* _Task details_: In the excerpt about the Spanish Civil War prison cells, who built most of the cells?
[Study text Boundary: Start]
Not that I condone mental torture, but there is something appealing about anarchists using modern art as a weapon against the fascist war machine. From the Guardian archives:
A Spanish art historian has uncovered what was alleged to be the first use of modern art as a deliberate form of torture — mind-bending prison cells were built by anarchist artists 65 years ago during the country’s bloody civil war.
Bauhaus artists, as well as the surrealist Luis Bunuel and his friend Salvador Dali, were said to be the inspiration behind a series of secret cells built in Barcelona and elsewhere.
Most were the work of an enthusiastic French anarchist, Alphonse Laurencic, who invented a form of “psychotechnic” torture, according to the research of the historian Jose Milicua.
Mr Milicua’s information came from a written account of Laurencic’s trial before a Francoist military tribunal. Laurencic, a painter, created his so-called “coloured cells” as a contribution to the fight against General Franco’s rightwing rebel forces.
The cells, built in 1938, were as inspired by ideas of geometric abstraction and surrealism as they were by avant garde art theories on the psychological properties of colours.
Walls were curved and covered with mind-altering patterns of cubes, squares, straight lines and spirals which utilised tricks of colour, perspective and scale to cause mental confusion and distress. Lighting effects gave the impression that the dizzying patterns on the wall were moving.
[Study text Boundary: End]
[Records Boundary: Start]
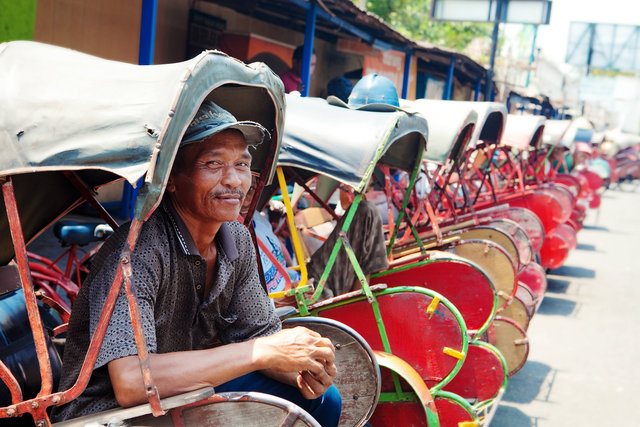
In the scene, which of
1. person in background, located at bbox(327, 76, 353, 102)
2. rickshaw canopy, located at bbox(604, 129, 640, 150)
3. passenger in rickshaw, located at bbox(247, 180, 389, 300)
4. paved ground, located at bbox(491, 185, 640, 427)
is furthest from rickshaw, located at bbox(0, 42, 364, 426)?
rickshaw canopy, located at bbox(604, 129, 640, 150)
[Records Boundary: End]
[Records Boundary: Start]
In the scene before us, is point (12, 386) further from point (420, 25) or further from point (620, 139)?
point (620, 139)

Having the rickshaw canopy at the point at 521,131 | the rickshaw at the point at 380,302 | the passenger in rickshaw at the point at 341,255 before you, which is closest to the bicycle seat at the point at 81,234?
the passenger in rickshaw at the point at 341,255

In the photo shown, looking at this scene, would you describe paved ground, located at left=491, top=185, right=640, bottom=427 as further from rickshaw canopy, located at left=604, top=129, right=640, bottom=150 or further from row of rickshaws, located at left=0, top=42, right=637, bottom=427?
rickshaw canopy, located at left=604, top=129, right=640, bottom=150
[Records Boundary: End]
* _Response below_: Alphonse Laurencic, a French anarchist.